● SELECTION:
>> START

45 years ago, this hurricane wreaked havoc in Nelson County
By Richard Deardoff
Living in the foothills and mountains of Virginia, we seem to always be exempt from terrible weather which we watch assault other areas. Hurricanes lash the Gulf Coast and Florida, tornadoes rip across the Plains, volcanoes, and tremors threaten the West Coast. Recently some of these phenomena have struck the Commonwealth, and there are some who blame global warming or fracking. However, long before current climate concerns were popular, one of the most devastating hurricanes in history struck rural Nelson County.
To those of a certain generation, Nelson County is familiar as the setting for the hit television series “The Walton’s” — a bucolic vision of an extended American family growing up southwest of Charlottesville during the Great Depression. In the 1970’s this dramatization of Earl Hamner’s Virginia childhood highlighted traditional values of hard work and honesty. To a nation reeling from Watergate and Vietnam, the appeal was undeniable. Traveling to Nelson County today still evokes images of Virginia before urban sprawl. There is only one traffic light in the entire county, added after the first McDonalds was erected on Route 29. While rural electrification began in 1937, it was only in the past two years that the last hollow received full service.
Forty-five years ago the county was largely a farming community — a sufficient distance from both Charlottesville and Lynchburg to be isolated from either. On the evening of August 19, 1969, residents had gone to bed amidst what seemed to be a summer rainstorm. The evening news had reported that Hurricane Camille — with winds of more than 200 miles per hour — had landed on the Gulf Coast killing 143 people before heading north up the Mississippi Valley. Since moving inland, it had been demoted to a tropical depression and appeared to pose little threat to Virginia. However, the storm veered east from Kentucky heading toward the Atlantic with Nelson County straight in its path. Madison County, surrounded by mountains that would trap the rain clouds for eight hours, created what the U.S. Army Corps of Engineers called, “one of the all-time meteorological anomalies in the United States.”
Why was there no warning? At the time, the U.S. Weather Bureau was tracking Camille — along the pathway she was assumed to follow. Remote central Virginia was literally “beneath the radar.” The closest tracking stations were in Washington, D.C. — 150 miles away and Pittsburgh, 200 miles away. Each of these missed Nelson because of the curvature of the Earth.

>> END

● COMPLETE THE FOLLOWING:
(1) List every line in the records that contains the word "position", treating uppercase and lowercase as different.
(2) Carry the Hurricane Camille article forward from its final sentence.

● GIVEN ENTRIES:
>> START

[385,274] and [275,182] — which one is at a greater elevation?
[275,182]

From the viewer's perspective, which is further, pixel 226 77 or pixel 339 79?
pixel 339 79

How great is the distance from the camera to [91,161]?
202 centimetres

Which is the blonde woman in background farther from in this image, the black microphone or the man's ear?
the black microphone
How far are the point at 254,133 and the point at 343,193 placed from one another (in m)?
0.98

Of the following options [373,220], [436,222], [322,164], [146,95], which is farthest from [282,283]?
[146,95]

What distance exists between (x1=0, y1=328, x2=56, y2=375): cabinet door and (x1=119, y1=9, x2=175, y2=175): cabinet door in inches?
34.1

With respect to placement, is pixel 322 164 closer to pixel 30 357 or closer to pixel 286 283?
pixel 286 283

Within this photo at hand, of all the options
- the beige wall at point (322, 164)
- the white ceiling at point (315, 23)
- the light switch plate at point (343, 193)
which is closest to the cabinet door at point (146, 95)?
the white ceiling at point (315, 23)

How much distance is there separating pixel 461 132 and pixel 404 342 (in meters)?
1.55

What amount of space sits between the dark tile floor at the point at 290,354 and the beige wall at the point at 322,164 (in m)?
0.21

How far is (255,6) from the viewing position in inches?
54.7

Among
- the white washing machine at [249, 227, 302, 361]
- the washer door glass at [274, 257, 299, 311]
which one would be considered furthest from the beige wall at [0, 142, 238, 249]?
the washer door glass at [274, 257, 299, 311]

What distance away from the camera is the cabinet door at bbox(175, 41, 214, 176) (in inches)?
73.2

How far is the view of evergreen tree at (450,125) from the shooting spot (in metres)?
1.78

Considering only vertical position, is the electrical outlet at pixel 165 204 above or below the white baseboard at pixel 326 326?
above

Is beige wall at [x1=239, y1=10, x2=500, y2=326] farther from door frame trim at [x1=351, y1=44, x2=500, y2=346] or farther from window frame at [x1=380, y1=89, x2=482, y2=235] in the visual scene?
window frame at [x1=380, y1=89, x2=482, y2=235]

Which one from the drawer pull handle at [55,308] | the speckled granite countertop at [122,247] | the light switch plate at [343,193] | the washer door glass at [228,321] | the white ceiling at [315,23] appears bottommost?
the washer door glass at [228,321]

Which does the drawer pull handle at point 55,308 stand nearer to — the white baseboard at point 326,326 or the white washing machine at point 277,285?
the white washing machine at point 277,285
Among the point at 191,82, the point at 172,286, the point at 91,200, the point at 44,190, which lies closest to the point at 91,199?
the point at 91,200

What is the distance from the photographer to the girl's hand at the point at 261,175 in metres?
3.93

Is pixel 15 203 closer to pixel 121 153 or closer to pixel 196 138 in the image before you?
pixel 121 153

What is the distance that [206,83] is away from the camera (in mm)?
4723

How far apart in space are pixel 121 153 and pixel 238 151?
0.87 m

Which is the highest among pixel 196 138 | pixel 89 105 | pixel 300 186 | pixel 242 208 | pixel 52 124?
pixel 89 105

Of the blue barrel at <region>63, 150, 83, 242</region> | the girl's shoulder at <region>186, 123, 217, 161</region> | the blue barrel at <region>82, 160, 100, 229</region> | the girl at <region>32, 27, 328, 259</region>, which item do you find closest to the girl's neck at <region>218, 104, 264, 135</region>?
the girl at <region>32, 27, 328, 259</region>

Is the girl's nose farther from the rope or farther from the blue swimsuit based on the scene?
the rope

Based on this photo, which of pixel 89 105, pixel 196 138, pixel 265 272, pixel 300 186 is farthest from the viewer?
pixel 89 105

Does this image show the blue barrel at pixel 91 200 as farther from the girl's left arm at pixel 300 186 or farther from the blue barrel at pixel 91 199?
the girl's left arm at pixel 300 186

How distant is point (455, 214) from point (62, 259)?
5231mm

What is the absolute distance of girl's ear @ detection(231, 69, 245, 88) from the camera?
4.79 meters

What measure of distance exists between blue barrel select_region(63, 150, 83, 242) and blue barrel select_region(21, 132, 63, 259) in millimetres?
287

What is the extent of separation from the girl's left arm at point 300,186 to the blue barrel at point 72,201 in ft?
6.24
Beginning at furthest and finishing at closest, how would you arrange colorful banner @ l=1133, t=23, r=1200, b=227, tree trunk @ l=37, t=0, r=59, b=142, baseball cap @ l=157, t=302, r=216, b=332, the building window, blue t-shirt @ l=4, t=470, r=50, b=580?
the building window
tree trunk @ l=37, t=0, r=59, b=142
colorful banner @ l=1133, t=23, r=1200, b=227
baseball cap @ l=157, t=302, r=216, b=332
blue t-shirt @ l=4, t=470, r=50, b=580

>> END
>> START

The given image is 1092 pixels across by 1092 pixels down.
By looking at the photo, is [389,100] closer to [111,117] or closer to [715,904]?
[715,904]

>> END
>> START

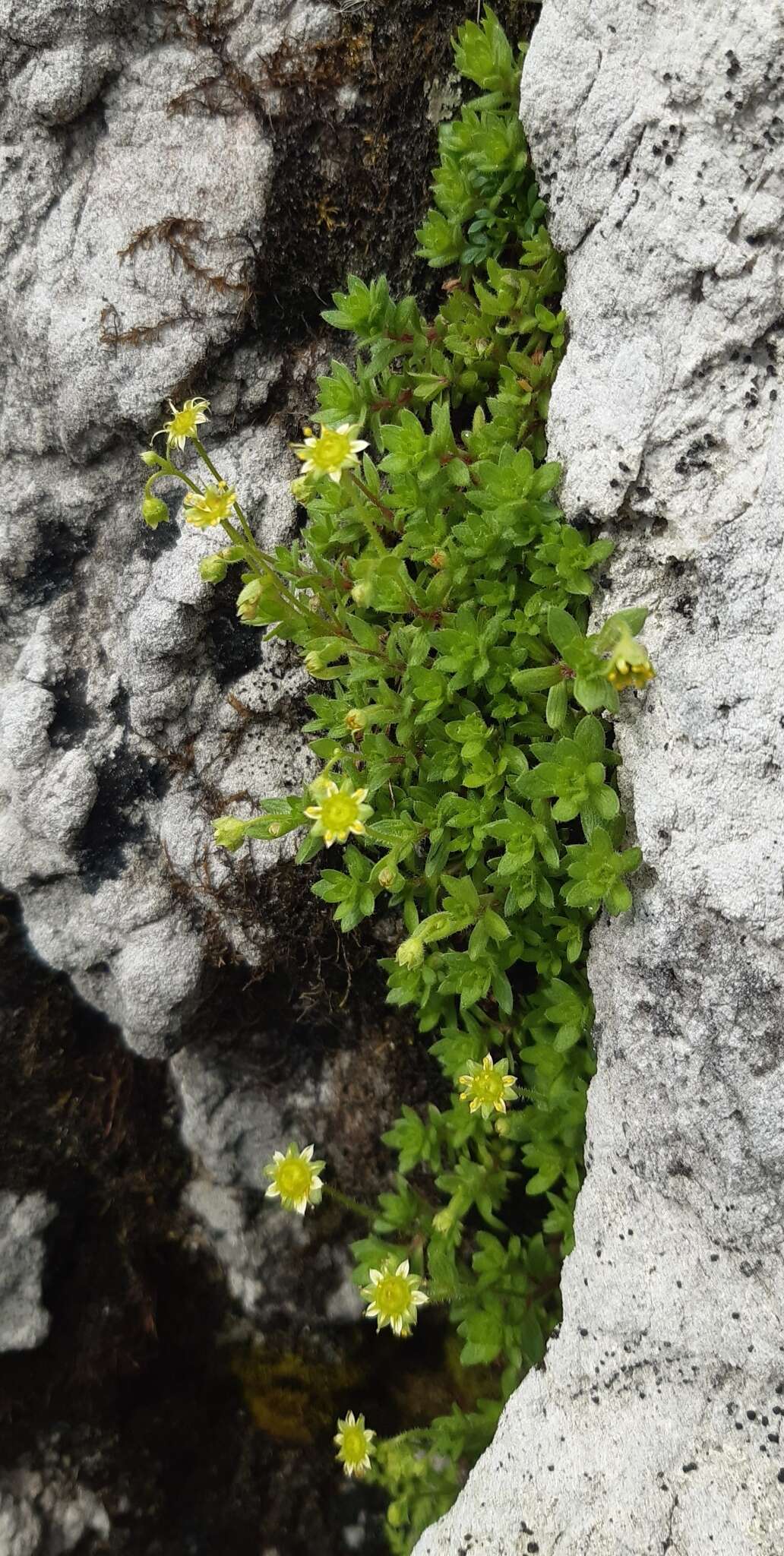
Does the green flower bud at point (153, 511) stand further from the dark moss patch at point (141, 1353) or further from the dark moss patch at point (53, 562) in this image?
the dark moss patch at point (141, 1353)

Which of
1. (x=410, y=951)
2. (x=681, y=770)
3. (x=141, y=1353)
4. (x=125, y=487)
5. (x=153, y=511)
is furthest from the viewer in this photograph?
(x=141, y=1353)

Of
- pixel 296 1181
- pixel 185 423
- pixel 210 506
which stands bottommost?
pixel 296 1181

>> END

● EXPECTED RESPONSES:
(1)
How far is (255,6) from the viewing position in inches?
Considering only vertical position, is the electrical outlet at pixel 165 204 above or below the white baseboard at pixel 326 326?

(2)
By 9 p.m. people were ending their day. Sheriff Bill Whitehead, after monitoring primary elections in the county, was in bed by 9:30 p.m. The Thompson family had driven four hours from Hampton to visit their grandmother. Warren Raines and his brother had spent the day working on the 1954 Ford station wagon near the Tye River and went to bed as the sun went down.
By the time Sheriff Whitehead was alerted something was amiss he stepped outside and could hardly breathe. “I had to shield my nose with my hand to get any air at all,” he said. Rain was coming down in the largest concentration ever recorded in North America. The Thompson family quickly saw their trailer starting to float. As people fled to higher ground, many of the houses they left behind, the very earth they had grown up on, changed completely.
The Thompsons collected their children from the trailer to gather together in the house. Suddenly a rush of water swept the frame house off the foundation where gravity had kept it for decades. A very wet summer had loosened the topsoil on hillsides and the incredible additional rain – estimated at 27 inches falling between five and eight hours – caused dirt and rocks to slide down the slope. As the Thompson family huddled together, their home floated until crashing into a bridge. Then the house “exploded.” Adults and children were hurtled along with the flood, smashing into rocks and timbers. One young boy, Dale, was saved when he became impaled on a nail — despite the pain it kept him from being carried away. His mother regained consciousness four miles away, wearing only her bra and a wristwatch. The youngest child, Bonnie, was never found.
As the Raines family decided to abandon their home and to seek shelter, they started walking down Route 56. The water was not only rising quickly, its speed was accelerating. Warren was knocked off his feet but was able to grab onto a tree. Seeing his mother about 30 feet down the road, he yelled he was going to let go — she said she could catch him. When he emerged at the place she had been, she was gone. Decades later Warren still recalls ruefully that their house remained intact. Had they stayed home his family would have survived.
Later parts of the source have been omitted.